# Problem
Recast the stretch of lines from the one containing "What is the measured" through the one containing "5. wooden plank at (974,378,1024,405)" as a Markdown table with the columns Row and Line, numbering each row and omitting blank lines.

[Entries about spatial positioning]

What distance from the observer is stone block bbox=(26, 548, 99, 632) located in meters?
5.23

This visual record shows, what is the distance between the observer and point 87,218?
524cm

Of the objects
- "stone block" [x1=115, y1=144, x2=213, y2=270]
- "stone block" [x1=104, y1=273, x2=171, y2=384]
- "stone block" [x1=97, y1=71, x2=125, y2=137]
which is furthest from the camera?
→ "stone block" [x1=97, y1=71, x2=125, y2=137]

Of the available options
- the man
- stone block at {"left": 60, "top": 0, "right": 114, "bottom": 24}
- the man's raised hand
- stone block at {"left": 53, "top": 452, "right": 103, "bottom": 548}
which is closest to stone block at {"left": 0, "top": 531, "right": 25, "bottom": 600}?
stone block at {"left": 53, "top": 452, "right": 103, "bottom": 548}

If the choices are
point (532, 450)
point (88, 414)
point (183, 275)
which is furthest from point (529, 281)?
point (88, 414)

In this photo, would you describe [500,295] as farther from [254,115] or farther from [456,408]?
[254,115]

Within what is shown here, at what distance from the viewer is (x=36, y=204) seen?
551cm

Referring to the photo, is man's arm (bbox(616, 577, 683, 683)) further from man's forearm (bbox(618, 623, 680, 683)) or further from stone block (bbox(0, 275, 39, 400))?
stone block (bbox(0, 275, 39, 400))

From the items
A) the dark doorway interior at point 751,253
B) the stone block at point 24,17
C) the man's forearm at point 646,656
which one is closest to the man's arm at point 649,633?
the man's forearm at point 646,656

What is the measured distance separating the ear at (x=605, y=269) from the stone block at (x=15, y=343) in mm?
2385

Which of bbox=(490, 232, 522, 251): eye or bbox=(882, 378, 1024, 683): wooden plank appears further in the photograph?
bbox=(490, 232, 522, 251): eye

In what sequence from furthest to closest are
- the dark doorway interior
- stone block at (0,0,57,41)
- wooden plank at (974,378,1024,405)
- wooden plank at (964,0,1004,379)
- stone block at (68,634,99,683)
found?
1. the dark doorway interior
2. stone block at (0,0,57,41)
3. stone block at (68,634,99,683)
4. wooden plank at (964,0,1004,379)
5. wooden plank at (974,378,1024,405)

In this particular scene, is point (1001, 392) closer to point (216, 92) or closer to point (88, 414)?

# Answer for this exercise
| Row | Line |
|---|---|
| 1 | What is the measured distance separating the ear at (x=605, y=269) from the stone block at (x=15, y=343) in mm? |
| 2 | 2385 |
| 3 | Which of bbox=(490, 232, 522, 251): eye or bbox=(882, 378, 1024, 683): wooden plank appears further in the photograph? |
| 4 | bbox=(490, 232, 522, 251): eye |
| 5 | In what sequence from furthest to closest are |
| 6 | - the dark doorway interior |
| 7 | - stone block at (0,0,57,41) |
| 8 | - wooden plank at (974,378,1024,405) |
| 9 | - wooden plank at (964,0,1004,379) |
| 10 | - stone block at (68,634,99,683) |
| 11 | found? |
| 12 | 1. the dark doorway interior |
| 13 | 2. stone block at (0,0,57,41) |
| 14 | 3. stone block at (68,634,99,683) |
| 15 | 4. wooden plank at (964,0,1004,379) |
| 16 | 5. wooden plank at (974,378,1024,405) |